Germany's Minister for Energy and Economic Affairs Sigmar Gabriel has warned against the consquences of a quick phase-out of coal as a power source.
Abandoning coal and nuclear power simultaneously would lead to exploding electricity costs and energy-insecurity and force industry to move production abroad, Gabriel said in a statement issued by his ministry on Tuesday. "We have to end the illusions in German energy policy," Gabriel said.
However, the energy minister added that he agreed with the idea that coal-fired power plants be taken off the grid "step by step" as suggested by his colleague and fellow Social Democrat, Environment Minister Barbara Hendricks.
German media interpreted his comments as another sign of a reported clash of opinions of the two ministers. It comes just weeks before the governing coalition of Gabriel's SPD and Chancellor Angela Merkel's conservative CDU is to decide on a “climate action programme” detailing how Europe’s biggest economy may yet meet its greenhouse gas reduction target of 40 per cent by 2020 compared to 1990.

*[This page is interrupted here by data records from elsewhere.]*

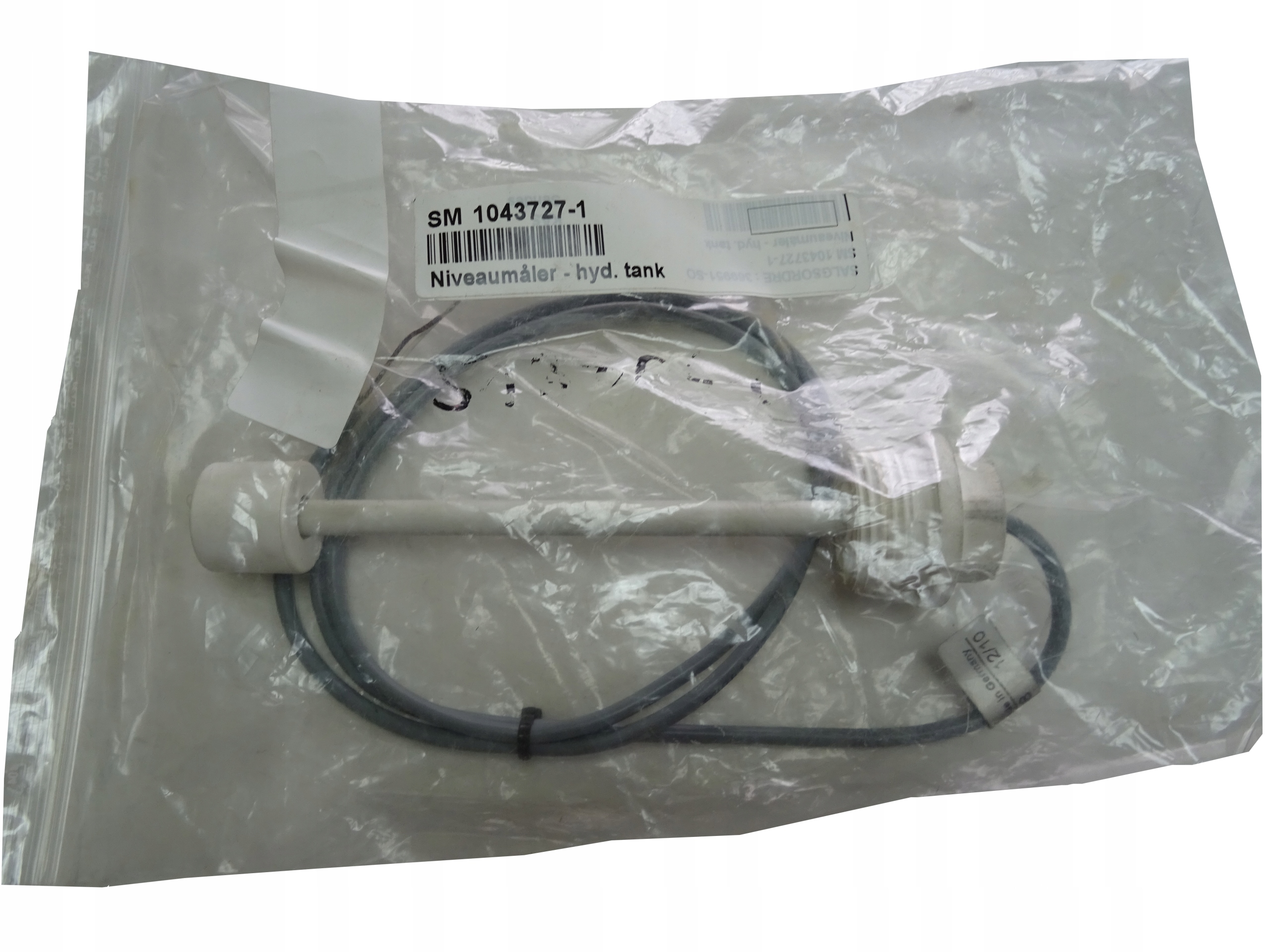 ДАТЧИК УРОВНЯ ТОПЛИВА SCHMIDT 10437271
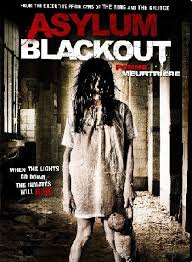 Asylum Blackout / Panne meurtrière (Bilingual)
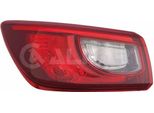Alkar 2201674 - Oe DB2R 51 160D Lampada Combinata Posteriore, Sinistra, Parte Esterna Per CX-3 (Dk)
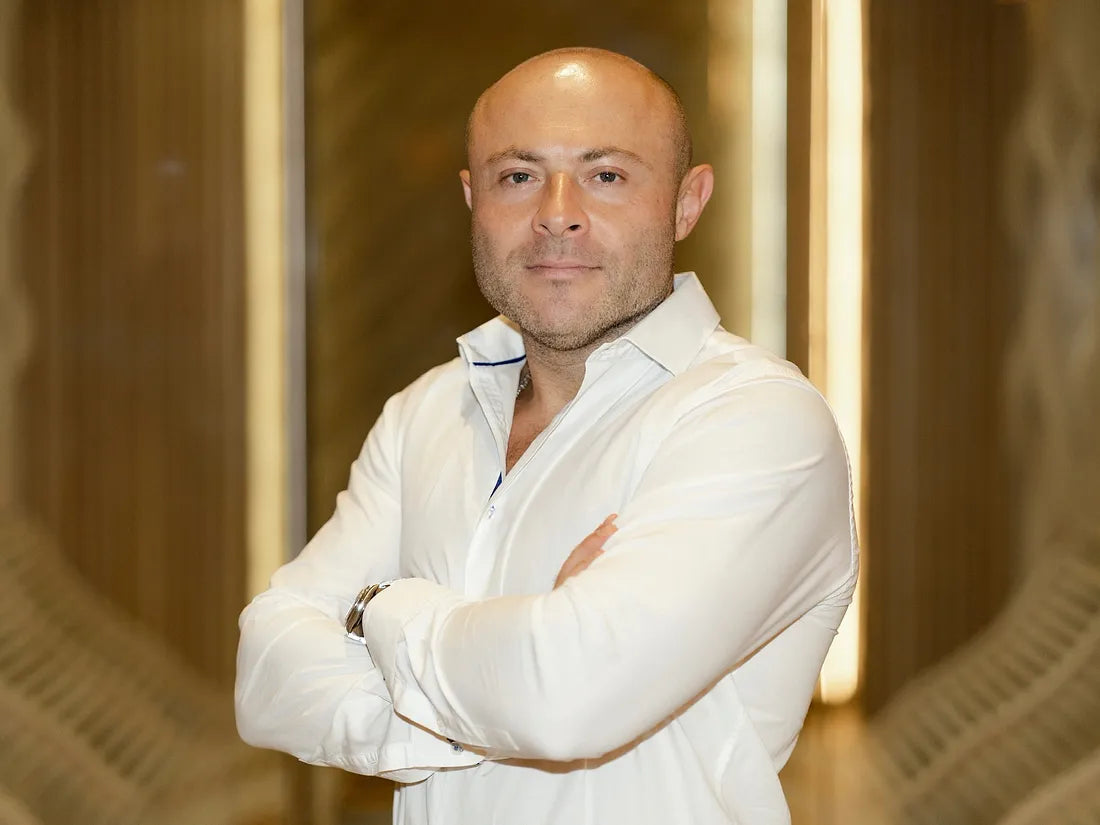 Incredible Wellness Destinations: Lenny Vays of WORLD SPA On The Secrets To Creating The Perfect Wellness Destination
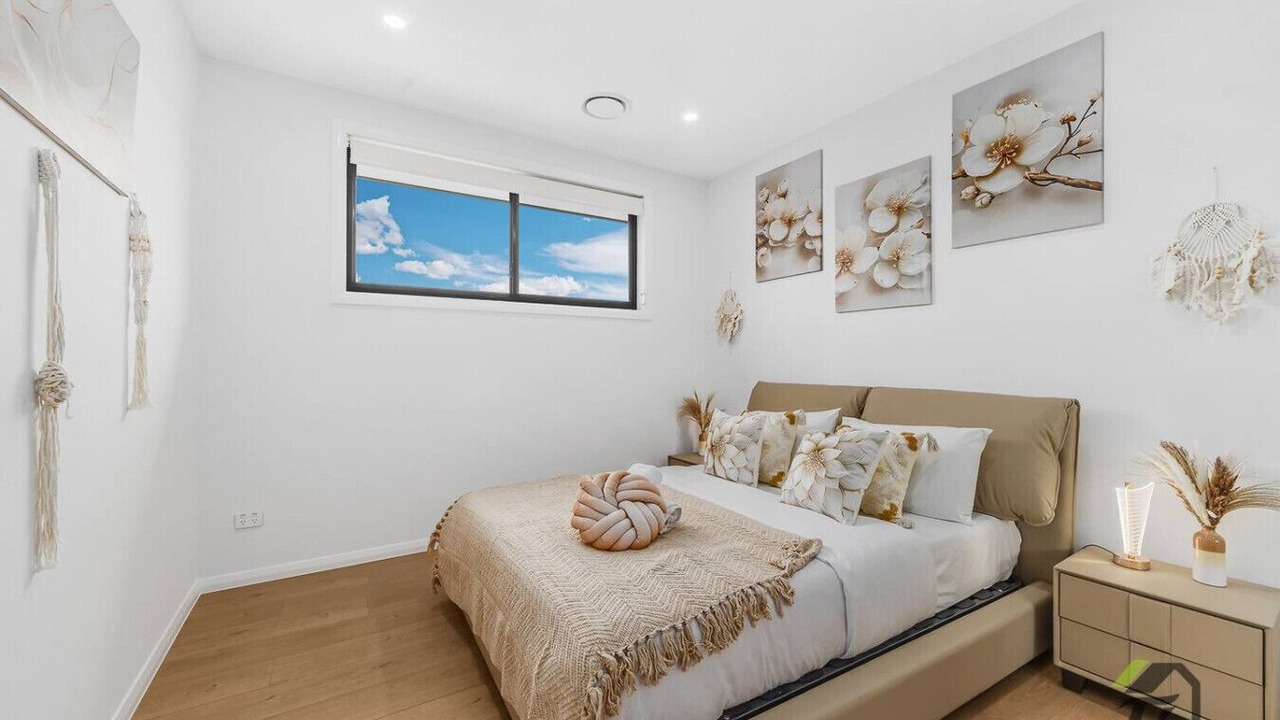 Photo of Bedroom in Austral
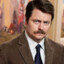 Ron Swanson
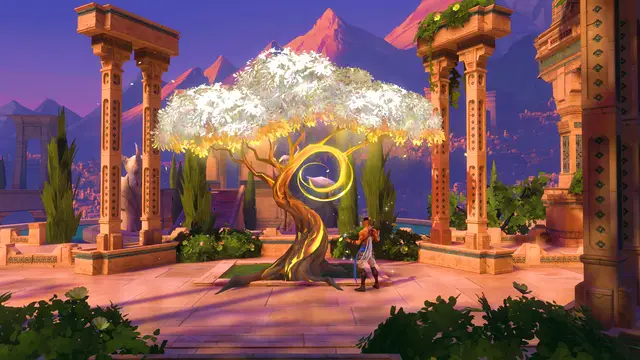 Prince of Persia The Lost Crown - imagem 9
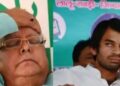 तेज प्रताप के 5 विवाद जो बताते हैं वो लालू परिवार के लिए मुश्किल बन चुके थे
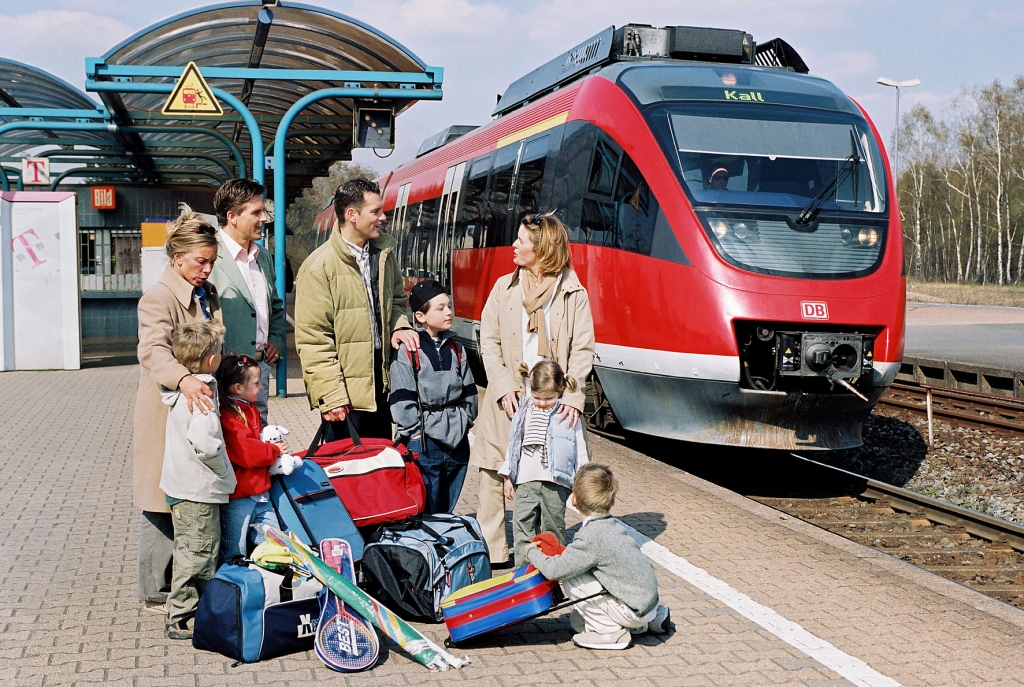 Einheitliche Fahrgastrechte im Nahverkehr 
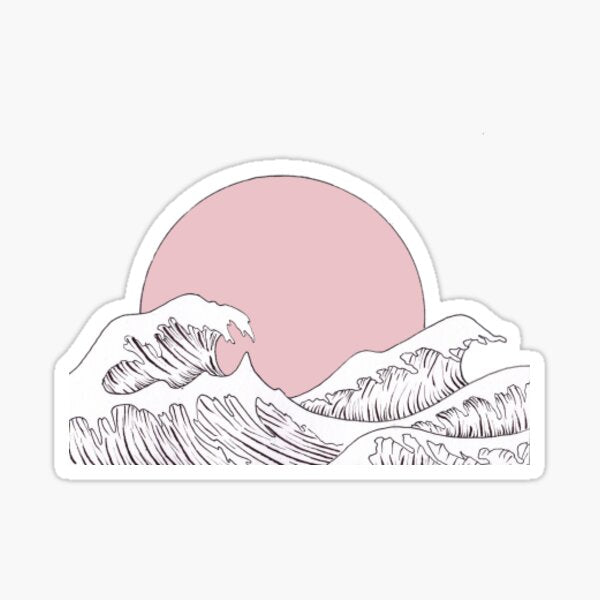 waves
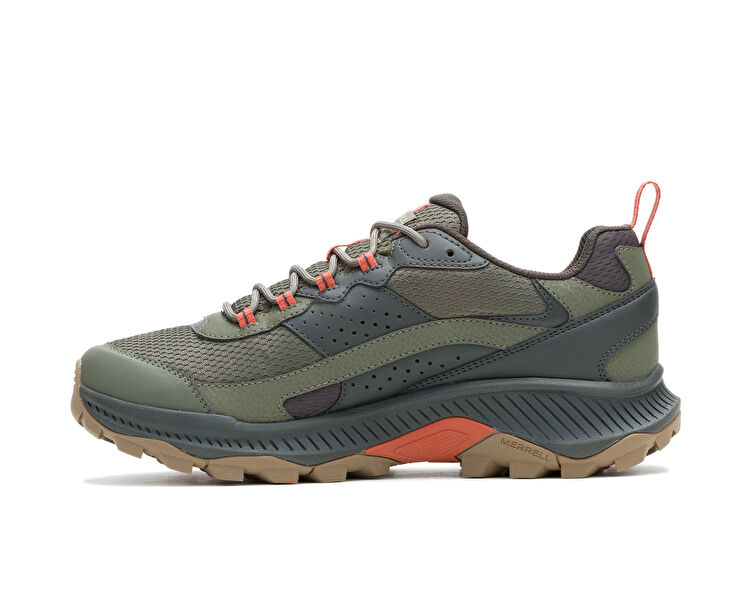 MRC Merrell Erkek Speed Strike 2 Gtx Yeşil J037827-695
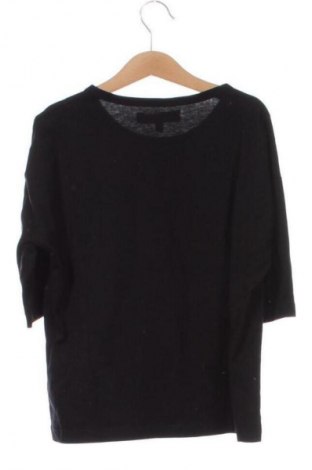 Tricou pentru copii Givova, Mărime 11-12y/ 152-158 cm, Culoare Negru, Preț 22,99 Lei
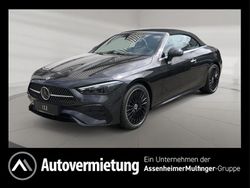 Grau metalliclack graphitgrau Gebraucht 2025 Mercedes CLE220 Cabrio | 67.980 €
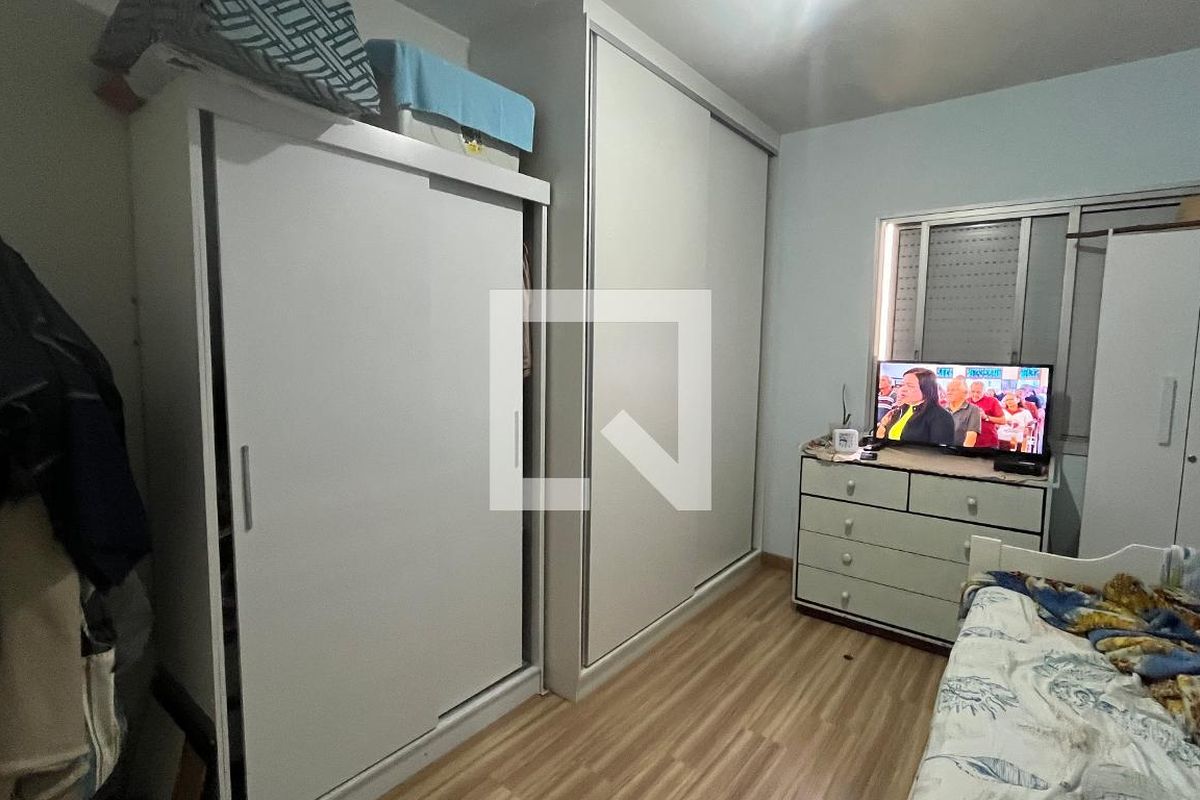 Apartamento à Venda - Centro, 2 Quartos,  80 m2 em , Campinas - sp | SoloBR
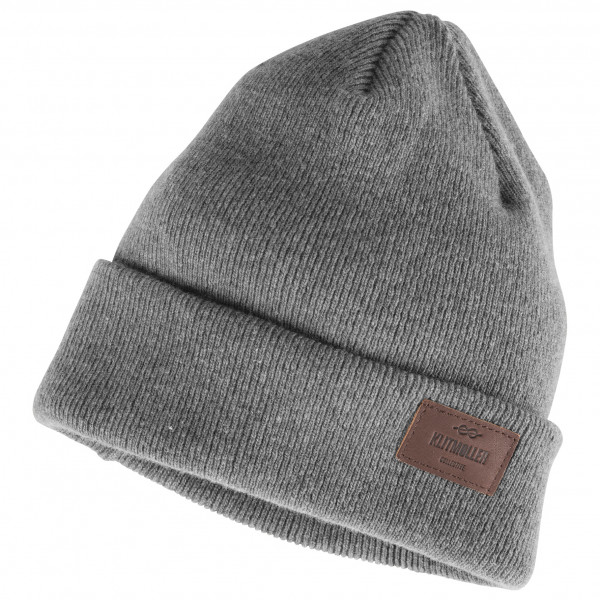 Klitmøller Collective - Rib Beanie - Mütze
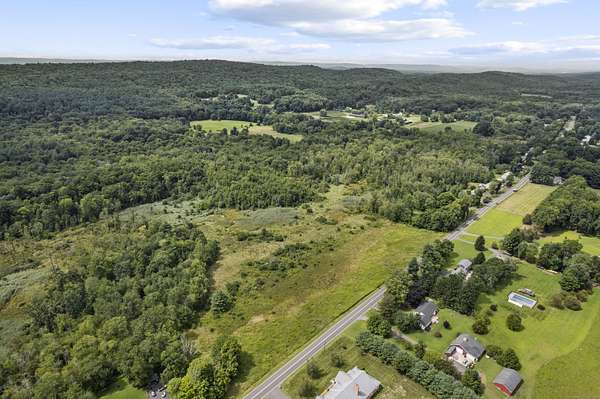17.3 Acres of Land for Sale in Suffield, Connecticut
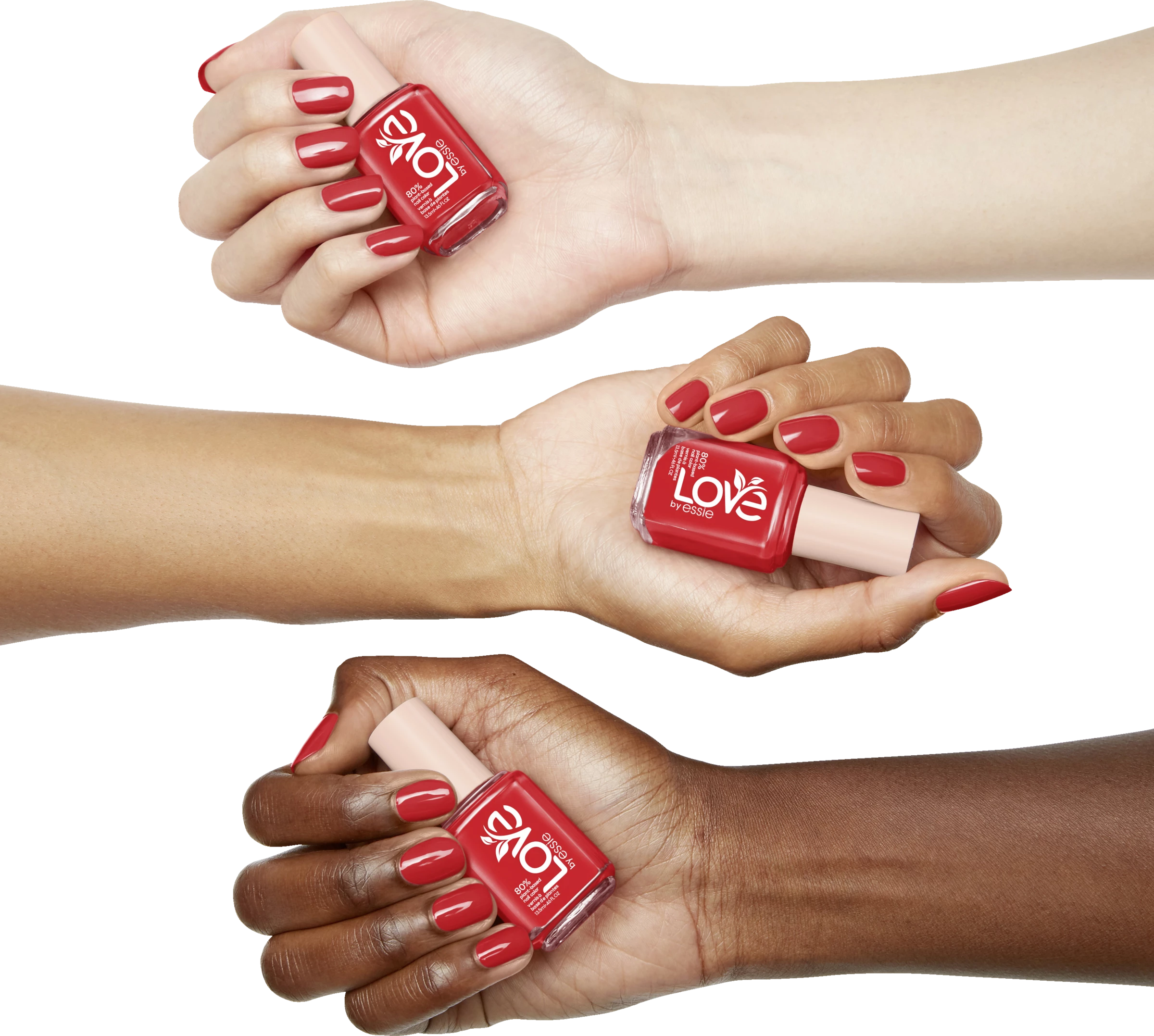 LOVE BY ESSIE Nagellack 100 LUST FOR LIFE 6 LOVE BY ESSIE Nagellack 100 LUST FOR LIFE – Bild 6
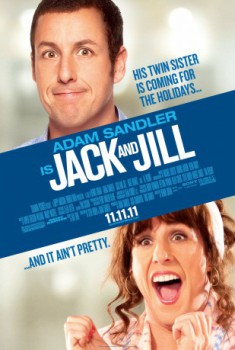 poster Jack and Jill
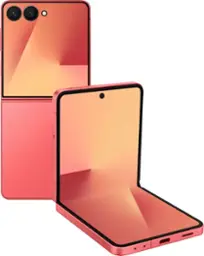 Coral Red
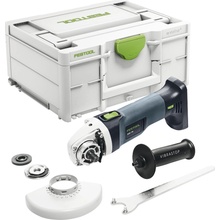 Festool AGC 18-125 EB-Basic 576825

“If we want to have 55 to 60 per cent renewable energy in 2035 then we will need coal and gas power for the rest,” Gabriel said in the statement. He argues that giving up German coal plants would not save any CO2 because those freed emission allowances would just go to other power stations in Europe, so the best option would be to reduce the number of CO2 allowances handed out by the European Union.
He said utilities should decide themselves which power stations they want to shut down and said he believed this way German greenhouse gas reduction targets can still be met. Germany is likely to face a 7 per cent shortfall of its CO2 reduction target for 2020, which is why Hendricks as well as the Green Party are pushing for a fast shutdown of old coal power stations.
Gabriel’s announcement also laid out positions for talks with the new Swedish Prime Minister Stefan Löfven concerning the possible sale of lignite power stations and mines in Germany, run by Swedish state-owned utility Vattenfall. Vattenfall’s businesses, be it hydropower or coal mining should remain in one hand, Gabriel said, as splitting up operations would put jobs and the future of the company at peril. The utility had earned billions in Germany in the past and now has a responsibility to retain jobs and and an affordable energy supply, Gabriel added.
Vattenfall had announced two weeks ago that it was looking to sell its German lignite mining and power operations.